*** Texte à lire ***
1 Jésus se rendit à la montagne des oliviers. 2 Mais, dès le matin, il alla de nouveau dans le temple, et tout le peuple vint à lui. S’étant assis, il les enseignait. 3 Alors les scribes et les pharisiens amenèrent une femme surprise en adultère; et, la plaçant au milieu du peuple, 4 ils dirent à Jésus: Maître, cette femme a été surprise en flagrant délit d’adultère. 5 Moïse, dans la loi, nous a ordonné de lapider de telles femmes: toi donc, que dis-tu? 6 Ils disaient cela pour l’éprouver, afin de pouvoir l’accuser. Mais Jésus, s’étant baissé, écrivait avec le doigt sur la terre. 7 Comme ils continuaient à l’interroger, il se releva et leur dit: Que celui de vous qui est sans péché jette le premier la pierre contre elle. 8 Et s’étant de nouveau baissé, il écrivait sur la terre. 9 Quand ils entendirent cela, accusés par leur conscience, ils se retirèrent un à un, depuis les plus âgés jusqu’aux derniers; et Jésus resta seul avec la femme qui était là au milieu. 10 Alors s’étant relevé, et ne voyant plus que la femme, Jésus lui dit: Femme, où sont ceux qui t’accusaient? Personne ne t’a-t-il condamnée? 11 Elle répondit: Non, Seigneur. Et Jésus lui dit: Je ne te condamne pas non plus: va, et ne pèche plus.
***
Exercices à faire:
[1] Ces affirmations sont-elles conformes au passage sur la femme adultère ? Répondez par oui ou par non, en citant chaque fois les mots du passage qui tranchent. (a) Jésus s’assoit dans le temple pour enseigner le peuple. (b) Les plus jeunes sont les premiers à se retirer. (c) Jésus condamne la femme.
[2] Poursuivez le passage sur la femme adultère à partir de sa dernière phrase.
*** Extrait de données ***
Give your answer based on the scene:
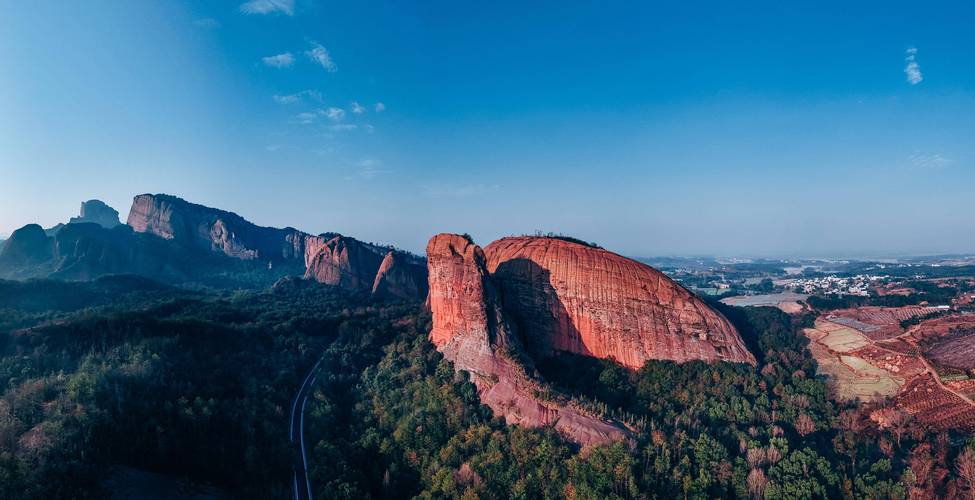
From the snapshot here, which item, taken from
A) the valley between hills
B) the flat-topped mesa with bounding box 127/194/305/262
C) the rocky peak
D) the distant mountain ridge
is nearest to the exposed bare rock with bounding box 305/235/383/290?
the distant mountain ridge

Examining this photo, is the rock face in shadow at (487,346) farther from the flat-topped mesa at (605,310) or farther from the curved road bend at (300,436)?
the curved road bend at (300,436)

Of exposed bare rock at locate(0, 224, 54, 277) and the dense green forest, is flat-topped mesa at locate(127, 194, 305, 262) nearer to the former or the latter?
exposed bare rock at locate(0, 224, 54, 277)

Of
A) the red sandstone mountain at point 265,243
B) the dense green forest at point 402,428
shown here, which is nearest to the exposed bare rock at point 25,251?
the red sandstone mountain at point 265,243

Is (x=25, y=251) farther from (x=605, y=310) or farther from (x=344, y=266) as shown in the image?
(x=605, y=310)

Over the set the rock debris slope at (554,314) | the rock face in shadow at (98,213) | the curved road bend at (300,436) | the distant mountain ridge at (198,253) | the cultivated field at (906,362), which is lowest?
the curved road bend at (300,436)

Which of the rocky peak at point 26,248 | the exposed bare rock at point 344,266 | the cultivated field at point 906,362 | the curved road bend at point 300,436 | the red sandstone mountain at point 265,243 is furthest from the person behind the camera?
the rocky peak at point 26,248

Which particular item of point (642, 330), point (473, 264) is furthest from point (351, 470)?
point (642, 330)
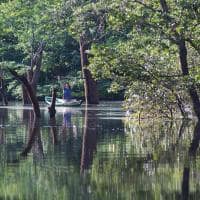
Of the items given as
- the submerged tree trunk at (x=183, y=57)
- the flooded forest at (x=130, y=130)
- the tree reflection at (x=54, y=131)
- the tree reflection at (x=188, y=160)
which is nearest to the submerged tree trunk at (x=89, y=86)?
the flooded forest at (x=130, y=130)

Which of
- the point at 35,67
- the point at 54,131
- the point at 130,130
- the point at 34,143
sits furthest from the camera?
the point at 35,67

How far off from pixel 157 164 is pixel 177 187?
3.18m

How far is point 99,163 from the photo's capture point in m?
16.3

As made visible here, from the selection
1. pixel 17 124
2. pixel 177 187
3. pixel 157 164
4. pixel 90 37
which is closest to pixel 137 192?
pixel 177 187

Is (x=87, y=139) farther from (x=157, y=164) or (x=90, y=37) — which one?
(x=90, y=37)

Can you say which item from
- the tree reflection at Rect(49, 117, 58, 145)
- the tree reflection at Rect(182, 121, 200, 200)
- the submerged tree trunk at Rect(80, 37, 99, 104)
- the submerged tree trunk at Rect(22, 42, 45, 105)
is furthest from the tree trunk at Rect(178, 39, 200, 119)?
the submerged tree trunk at Rect(22, 42, 45, 105)

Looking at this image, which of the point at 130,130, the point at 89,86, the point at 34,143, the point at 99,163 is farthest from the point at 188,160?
the point at 89,86

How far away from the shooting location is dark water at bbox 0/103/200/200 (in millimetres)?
12633

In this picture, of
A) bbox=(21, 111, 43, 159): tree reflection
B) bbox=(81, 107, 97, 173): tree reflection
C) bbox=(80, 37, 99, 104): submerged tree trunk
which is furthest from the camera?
bbox=(80, 37, 99, 104): submerged tree trunk

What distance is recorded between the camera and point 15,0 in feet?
171

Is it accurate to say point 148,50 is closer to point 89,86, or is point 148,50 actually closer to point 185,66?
point 185,66

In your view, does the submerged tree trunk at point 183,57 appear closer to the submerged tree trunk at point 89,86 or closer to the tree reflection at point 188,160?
the tree reflection at point 188,160

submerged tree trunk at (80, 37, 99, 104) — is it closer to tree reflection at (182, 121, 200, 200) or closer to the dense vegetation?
the dense vegetation

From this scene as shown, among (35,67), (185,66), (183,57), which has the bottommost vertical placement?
(185,66)
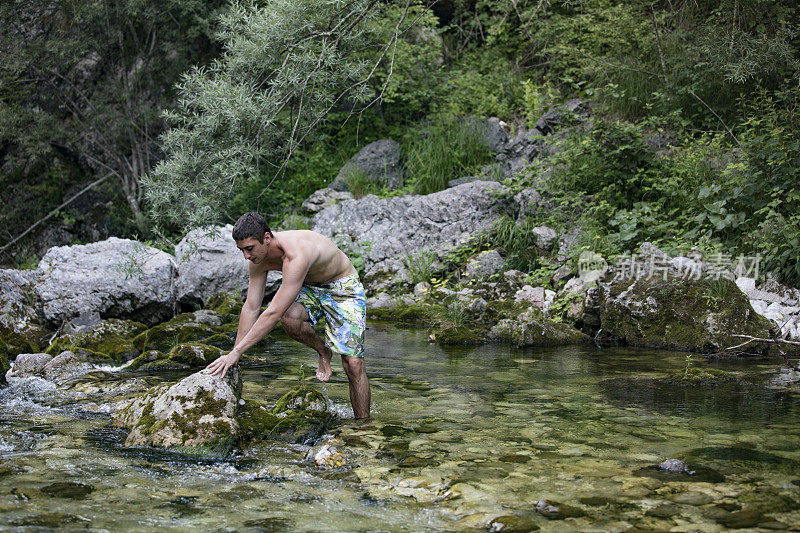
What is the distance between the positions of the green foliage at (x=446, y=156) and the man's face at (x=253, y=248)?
876 cm

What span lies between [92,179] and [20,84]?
2.40m

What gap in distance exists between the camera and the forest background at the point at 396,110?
863 centimetres

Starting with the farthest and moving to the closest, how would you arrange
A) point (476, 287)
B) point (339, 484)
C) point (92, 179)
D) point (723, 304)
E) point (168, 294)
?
point (92, 179)
point (476, 287)
point (168, 294)
point (723, 304)
point (339, 484)

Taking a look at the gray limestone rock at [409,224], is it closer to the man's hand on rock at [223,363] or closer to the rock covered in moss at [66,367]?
the rock covered in moss at [66,367]

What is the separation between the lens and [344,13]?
8.66 m

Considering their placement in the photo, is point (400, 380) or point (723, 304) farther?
point (723, 304)

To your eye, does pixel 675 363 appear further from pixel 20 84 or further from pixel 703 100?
pixel 20 84

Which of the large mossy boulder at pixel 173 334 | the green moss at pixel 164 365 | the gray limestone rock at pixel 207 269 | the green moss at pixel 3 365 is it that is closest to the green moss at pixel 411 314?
the gray limestone rock at pixel 207 269

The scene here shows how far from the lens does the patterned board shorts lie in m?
4.76

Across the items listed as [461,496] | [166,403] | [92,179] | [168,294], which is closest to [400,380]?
[166,403]

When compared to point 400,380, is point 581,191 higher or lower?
higher

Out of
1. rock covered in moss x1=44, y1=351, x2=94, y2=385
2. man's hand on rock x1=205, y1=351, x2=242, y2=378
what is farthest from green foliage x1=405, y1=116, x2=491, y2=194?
man's hand on rock x1=205, y1=351, x2=242, y2=378

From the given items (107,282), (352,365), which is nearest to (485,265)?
(107,282)

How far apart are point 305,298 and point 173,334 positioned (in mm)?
3443
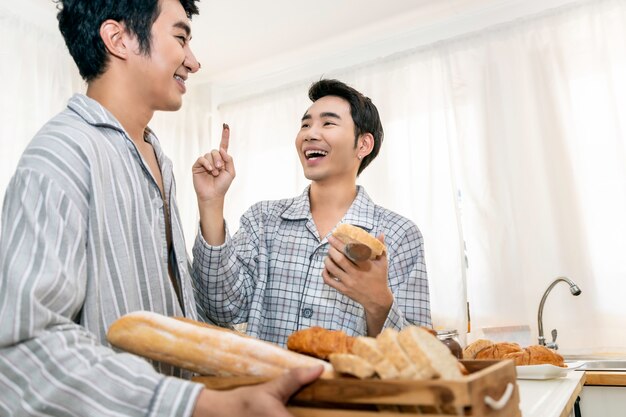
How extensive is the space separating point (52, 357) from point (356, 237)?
0.66 metres

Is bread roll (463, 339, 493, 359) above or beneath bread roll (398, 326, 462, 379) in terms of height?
→ beneath

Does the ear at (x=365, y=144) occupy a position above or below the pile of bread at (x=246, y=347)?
above

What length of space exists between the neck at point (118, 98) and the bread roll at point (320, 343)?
63 centimetres

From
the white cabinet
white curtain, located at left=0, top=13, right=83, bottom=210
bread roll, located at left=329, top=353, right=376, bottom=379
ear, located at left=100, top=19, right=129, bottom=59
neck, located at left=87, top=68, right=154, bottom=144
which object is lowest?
the white cabinet

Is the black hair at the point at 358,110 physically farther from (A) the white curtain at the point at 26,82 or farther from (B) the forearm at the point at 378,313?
(A) the white curtain at the point at 26,82

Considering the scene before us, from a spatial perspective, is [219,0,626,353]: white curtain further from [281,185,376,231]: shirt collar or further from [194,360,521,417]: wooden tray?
[194,360,521,417]: wooden tray

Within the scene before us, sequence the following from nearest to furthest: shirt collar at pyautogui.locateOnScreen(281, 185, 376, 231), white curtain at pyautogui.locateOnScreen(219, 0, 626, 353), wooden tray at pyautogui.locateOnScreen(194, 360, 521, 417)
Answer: wooden tray at pyautogui.locateOnScreen(194, 360, 521, 417) < shirt collar at pyautogui.locateOnScreen(281, 185, 376, 231) < white curtain at pyautogui.locateOnScreen(219, 0, 626, 353)

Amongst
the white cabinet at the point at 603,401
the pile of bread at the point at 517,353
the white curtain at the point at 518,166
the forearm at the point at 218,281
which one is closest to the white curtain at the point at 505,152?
the white curtain at the point at 518,166

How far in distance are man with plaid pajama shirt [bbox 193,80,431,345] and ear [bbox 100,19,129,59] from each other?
36 centimetres

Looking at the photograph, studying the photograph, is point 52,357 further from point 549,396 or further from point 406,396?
point 549,396

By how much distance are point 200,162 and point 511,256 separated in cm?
210

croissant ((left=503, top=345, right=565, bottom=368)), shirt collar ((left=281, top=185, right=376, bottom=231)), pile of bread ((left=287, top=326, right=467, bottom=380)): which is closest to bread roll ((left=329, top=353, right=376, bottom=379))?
pile of bread ((left=287, top=326, right=467, bottom=380))

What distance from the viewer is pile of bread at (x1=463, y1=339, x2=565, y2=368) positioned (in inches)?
70.5

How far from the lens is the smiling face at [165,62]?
3.63 ft
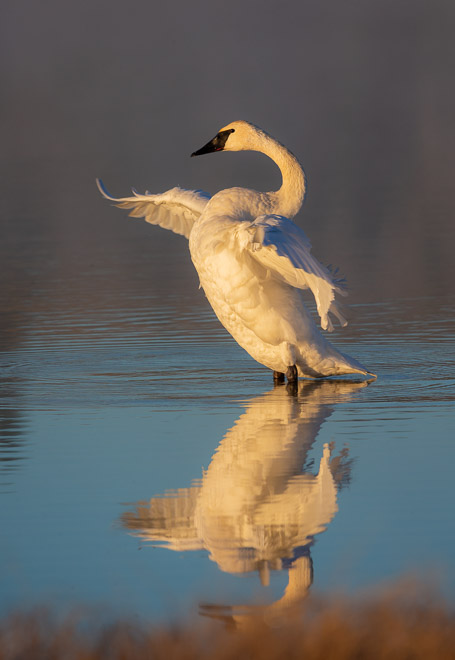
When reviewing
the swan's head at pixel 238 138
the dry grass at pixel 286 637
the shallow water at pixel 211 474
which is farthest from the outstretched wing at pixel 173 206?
the dry grass at pixel 286 637

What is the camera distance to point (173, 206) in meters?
12.0

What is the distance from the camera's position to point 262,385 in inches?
391

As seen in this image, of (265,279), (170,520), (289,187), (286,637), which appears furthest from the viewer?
(289,187)

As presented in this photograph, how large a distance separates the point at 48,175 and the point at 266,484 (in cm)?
3892

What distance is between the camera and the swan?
890cm

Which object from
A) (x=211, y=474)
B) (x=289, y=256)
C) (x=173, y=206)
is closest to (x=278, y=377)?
(x=289, y=256)

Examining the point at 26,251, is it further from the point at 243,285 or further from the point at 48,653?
the point at 48,653

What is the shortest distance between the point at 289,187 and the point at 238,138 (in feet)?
2.85

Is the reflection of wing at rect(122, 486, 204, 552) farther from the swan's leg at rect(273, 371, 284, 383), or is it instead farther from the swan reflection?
the swan's leg at rect(273, 371, 284, 383)

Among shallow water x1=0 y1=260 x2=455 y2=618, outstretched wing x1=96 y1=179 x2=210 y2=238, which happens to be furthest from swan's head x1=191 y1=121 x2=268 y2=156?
shallow water x1=0 y1=260 x2=455 y2=618

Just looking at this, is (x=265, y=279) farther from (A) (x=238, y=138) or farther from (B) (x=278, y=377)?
(A) (x=238, y=138)

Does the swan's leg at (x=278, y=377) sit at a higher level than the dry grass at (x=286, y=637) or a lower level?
higher

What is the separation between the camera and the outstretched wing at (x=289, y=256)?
8.52m

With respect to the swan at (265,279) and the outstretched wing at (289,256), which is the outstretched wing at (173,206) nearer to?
the swan at (265,279)
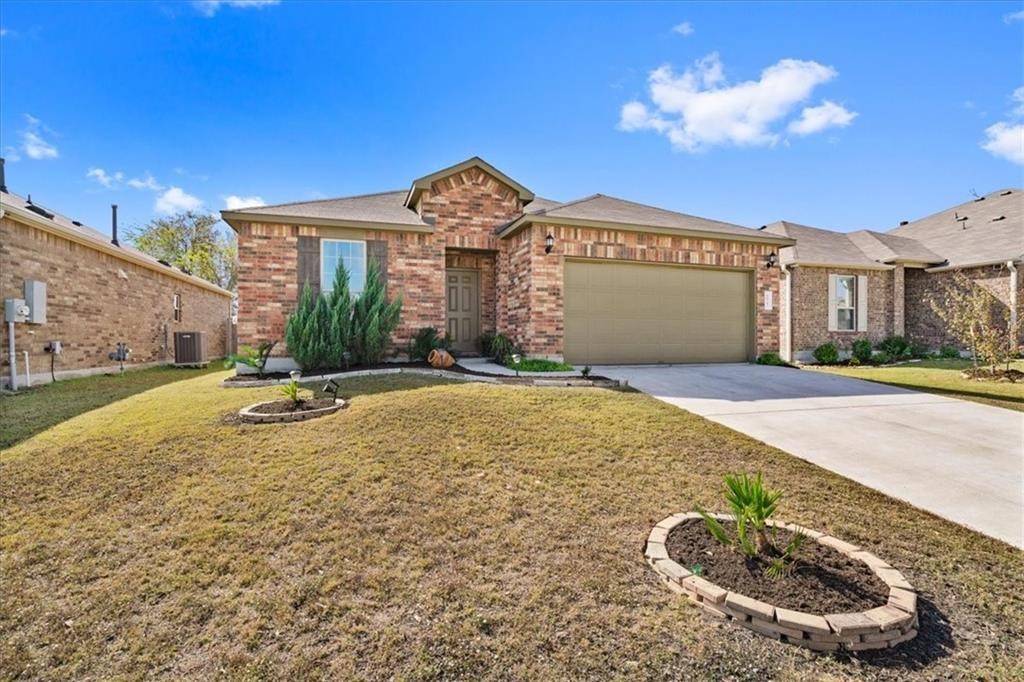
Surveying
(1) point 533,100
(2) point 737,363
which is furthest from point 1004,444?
(1) point 533,100

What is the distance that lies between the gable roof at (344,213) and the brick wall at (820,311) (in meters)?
11.2

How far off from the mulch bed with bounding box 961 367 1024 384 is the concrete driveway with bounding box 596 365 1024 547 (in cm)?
309

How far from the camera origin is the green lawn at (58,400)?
18.6 feet

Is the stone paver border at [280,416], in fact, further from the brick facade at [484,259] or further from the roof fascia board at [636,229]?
the roof fascia board at [636,229]

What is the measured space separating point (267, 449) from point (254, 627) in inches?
97.1

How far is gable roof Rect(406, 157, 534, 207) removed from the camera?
10062 millimetres

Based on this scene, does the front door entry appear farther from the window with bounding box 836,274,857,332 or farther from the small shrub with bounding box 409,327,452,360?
the window with bounding box 836,274,857,332

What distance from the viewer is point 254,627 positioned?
227cm

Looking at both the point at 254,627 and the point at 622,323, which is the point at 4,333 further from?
the point at 622,323

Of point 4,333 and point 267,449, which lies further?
point 4,333

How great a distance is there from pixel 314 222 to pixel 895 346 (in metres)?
16.6

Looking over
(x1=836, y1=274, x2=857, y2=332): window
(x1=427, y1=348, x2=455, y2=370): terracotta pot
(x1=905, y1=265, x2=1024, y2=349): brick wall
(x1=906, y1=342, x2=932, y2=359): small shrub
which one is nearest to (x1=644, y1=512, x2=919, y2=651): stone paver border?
(x1=427, y1=348, x2=455, y2=370): terracotta pot

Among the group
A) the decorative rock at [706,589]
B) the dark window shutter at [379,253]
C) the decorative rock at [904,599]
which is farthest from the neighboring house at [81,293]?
the decorative rock at [904,599]

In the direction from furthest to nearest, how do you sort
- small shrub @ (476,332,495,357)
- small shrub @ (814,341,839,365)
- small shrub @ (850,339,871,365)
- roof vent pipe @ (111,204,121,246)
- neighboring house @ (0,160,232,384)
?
roof vent pipe @ (111,204,121,246), small shrub @ (850,339,871,365), small shrub @ (814,341,839,365), small shrub @ (476,332,495,357), neighboring house @ (0,160,232,384)
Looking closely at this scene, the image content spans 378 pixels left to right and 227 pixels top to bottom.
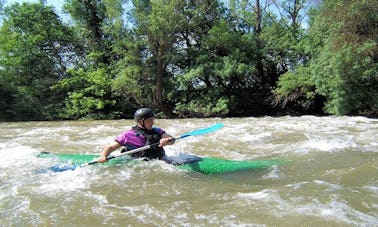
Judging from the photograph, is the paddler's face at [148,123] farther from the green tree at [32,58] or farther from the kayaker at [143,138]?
the green tree at [32,58]

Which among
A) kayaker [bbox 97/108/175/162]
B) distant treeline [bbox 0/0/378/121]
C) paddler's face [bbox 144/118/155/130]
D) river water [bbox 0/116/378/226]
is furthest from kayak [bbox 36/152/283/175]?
distant treeline [bbox 0/0/378/121]

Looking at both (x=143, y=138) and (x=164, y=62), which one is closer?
(x=143, y=138)

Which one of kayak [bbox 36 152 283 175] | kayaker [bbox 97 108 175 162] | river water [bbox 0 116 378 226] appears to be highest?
kayaker [bbox 97 108 175 162]

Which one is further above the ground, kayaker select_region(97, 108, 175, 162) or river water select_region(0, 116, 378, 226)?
kayaker select_region(97, 108, 175, 162)

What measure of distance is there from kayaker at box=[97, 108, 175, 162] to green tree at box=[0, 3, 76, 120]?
14.9 meters

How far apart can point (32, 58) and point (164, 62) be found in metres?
7.47

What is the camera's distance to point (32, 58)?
19641 mm

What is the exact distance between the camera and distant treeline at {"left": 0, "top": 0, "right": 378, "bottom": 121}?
16641 millimetres

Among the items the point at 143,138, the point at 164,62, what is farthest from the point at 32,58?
the point at 143,138

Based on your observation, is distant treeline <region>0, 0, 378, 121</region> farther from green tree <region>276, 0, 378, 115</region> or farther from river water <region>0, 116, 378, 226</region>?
river water <region>0, 116, 378, 226</region>

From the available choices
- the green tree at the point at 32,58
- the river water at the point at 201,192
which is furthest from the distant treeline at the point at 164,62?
the river water at the point at 201,192

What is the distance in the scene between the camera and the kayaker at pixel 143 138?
479 cm

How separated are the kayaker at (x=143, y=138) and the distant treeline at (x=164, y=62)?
34.2 feet

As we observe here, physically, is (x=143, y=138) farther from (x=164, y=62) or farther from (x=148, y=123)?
(x=164, y=62)
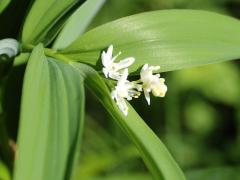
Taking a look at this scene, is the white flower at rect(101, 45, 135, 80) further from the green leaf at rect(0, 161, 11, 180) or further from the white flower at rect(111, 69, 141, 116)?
the green leaf at rect(0, 161, 11, 180)

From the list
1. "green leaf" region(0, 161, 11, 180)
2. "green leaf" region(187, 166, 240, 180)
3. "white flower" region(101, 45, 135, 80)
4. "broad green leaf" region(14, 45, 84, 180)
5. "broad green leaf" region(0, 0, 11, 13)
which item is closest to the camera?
"broad green leaf" region(14, 45, 84, 180)

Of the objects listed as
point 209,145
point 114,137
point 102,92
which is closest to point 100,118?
point 114,137

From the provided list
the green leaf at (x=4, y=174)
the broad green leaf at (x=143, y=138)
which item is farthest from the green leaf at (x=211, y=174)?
the broad green leaf at (x=143, y=138)

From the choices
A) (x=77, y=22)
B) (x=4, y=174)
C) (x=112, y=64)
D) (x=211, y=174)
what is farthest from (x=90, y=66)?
(x=211, y=174)

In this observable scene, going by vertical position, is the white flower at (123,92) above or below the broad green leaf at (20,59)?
below

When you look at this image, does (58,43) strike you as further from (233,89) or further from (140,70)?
(233,89)

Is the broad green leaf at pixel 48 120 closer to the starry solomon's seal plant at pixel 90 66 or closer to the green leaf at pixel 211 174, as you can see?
the starry solomon's seal plant at pixel 90 66

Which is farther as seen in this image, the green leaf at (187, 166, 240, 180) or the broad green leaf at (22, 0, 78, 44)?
the green leaf at (187, 166, 240, 180)

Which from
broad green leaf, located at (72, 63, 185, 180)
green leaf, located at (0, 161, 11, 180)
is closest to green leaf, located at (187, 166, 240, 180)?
green leaf, located at (0, 161, 11, 180)
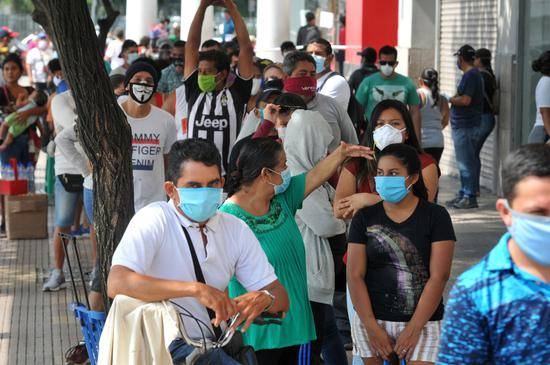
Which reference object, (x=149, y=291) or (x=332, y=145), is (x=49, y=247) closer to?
(x=332, y=145)

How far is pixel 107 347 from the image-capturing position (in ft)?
14.0

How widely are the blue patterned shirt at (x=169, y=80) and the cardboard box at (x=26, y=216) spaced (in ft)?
8.01

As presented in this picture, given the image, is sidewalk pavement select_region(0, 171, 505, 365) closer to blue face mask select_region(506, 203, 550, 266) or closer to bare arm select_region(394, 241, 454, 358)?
bare arm select_region(394, 241, 454, 358)

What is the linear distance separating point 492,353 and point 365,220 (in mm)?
2150

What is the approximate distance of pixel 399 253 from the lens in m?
5.40

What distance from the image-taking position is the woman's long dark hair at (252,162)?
556 centimetres

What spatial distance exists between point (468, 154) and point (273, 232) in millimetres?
8967

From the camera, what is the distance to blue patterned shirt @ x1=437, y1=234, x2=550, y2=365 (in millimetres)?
3338

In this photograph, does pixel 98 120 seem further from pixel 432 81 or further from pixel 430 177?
pixel 432 81

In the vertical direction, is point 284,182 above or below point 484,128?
above

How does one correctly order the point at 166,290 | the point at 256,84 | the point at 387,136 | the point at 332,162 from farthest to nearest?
1. the point at 256,84
2. the point at 387,136
3. the point at 332,162
4. the point at 166,290

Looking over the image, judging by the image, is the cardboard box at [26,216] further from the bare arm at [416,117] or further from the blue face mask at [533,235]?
the blue face mask at [533,235]

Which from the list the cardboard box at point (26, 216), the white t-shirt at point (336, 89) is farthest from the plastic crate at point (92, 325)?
the cardboard box at point (26, 216)

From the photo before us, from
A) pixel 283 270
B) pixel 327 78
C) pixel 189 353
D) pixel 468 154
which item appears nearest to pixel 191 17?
pixel 468 154
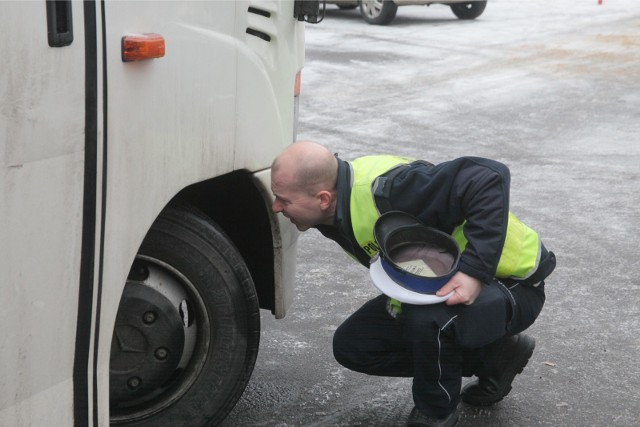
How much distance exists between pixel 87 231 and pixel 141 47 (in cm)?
47

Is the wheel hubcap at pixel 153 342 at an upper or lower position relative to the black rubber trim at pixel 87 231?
lower

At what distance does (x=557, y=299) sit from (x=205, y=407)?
89.5 inches

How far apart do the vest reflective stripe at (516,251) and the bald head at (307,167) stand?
1.50ft

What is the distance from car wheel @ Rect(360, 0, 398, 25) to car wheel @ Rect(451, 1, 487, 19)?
1.15 m

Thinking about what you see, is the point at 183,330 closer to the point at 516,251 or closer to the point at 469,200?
the point at 469,200

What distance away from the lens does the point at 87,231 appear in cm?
275

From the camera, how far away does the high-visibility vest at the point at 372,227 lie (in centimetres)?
356

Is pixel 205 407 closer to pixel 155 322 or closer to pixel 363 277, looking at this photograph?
pixel 155 322

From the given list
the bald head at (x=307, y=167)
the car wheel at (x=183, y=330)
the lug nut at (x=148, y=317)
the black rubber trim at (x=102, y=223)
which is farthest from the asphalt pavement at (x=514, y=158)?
the black rubber trim at (x=102, y=223)

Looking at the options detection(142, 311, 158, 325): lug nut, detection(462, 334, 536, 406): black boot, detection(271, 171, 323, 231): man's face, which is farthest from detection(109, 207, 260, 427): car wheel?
detection(462, 334, 536, 406): black boot

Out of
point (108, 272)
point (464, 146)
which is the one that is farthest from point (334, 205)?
point (464, 146)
***
Réponses:
[1]
(a) Oui : « S’étant assis, il les enseignait. »
(b) Non : « depuis les plus âgés jusqu’aux derniers »
(c) Non : « Je ne te condamne pas non plus »

[2]
Véracité du texte
L’ensemble de ce passage est absent de nombreux manuscrits, parmi lesquels les plus anciens et les meilleurs. Il est probable que d’après certains spécialistes, il ait été incorporé tardivement dans l’évangile de Jean. Il est toujours surprenant de voir certains textes qui nous paraissent peu importants ne fassent l’objet d’aucun doute sur leur authenticité alors que ceux que nous jugeons importants soient sujets à caution. Car ce texte nous touche et peut être plus profondément encore que nous voulons bien l’admettre.
Position de la femme
Il est tout de même curieux de voir ce récit s’appeler la femme adultère alors que de cette femme nous ne savons rien, elle ne prononce que deux mots. D’où vient-elle ? Quel est son nom ? Son visage ? La grande majorité des femmes qui s’approchent de Jésus le font de leur propre volonté. Elle non. Elle n’a pas besoin de le connaître, ne lui demande rien. Quelle est sa vie ? Là nous pouvons aventurer une hypothèse, elle est malheureuse. A cet instant bien sûr mais auparavant probablement. Comment ne pas penser au risque énorme qu’elle a couru en s’approchant d’un homme qui n’est pas son mari ? Elle devait parfaitement savoir ce qui lui en coûterait si elle était découverte. Et pourtant ce risque, elle l’a pris. Pourquoi ? Peut être parce que cet homme avait su l’aimer vraiment, la comprendre, la rassurer… Est-ce que cela n’est pas suffisant pour tout tenter ? D’ailleurs en parlant de cet homme providentiel, où est-il donc celui là ? Les pharisiens parlent de flagrant délit, il devait donc être présent. N’a-t-il rien tenté pour la protéger ? Ne veut-il pas mourir avec elle comme la loi le prévoit ? Il a sans doute mieux à faire. Peut-être est-ce un notable que les pharisiens veulent protéger. Et puis entre hommes on se soutient.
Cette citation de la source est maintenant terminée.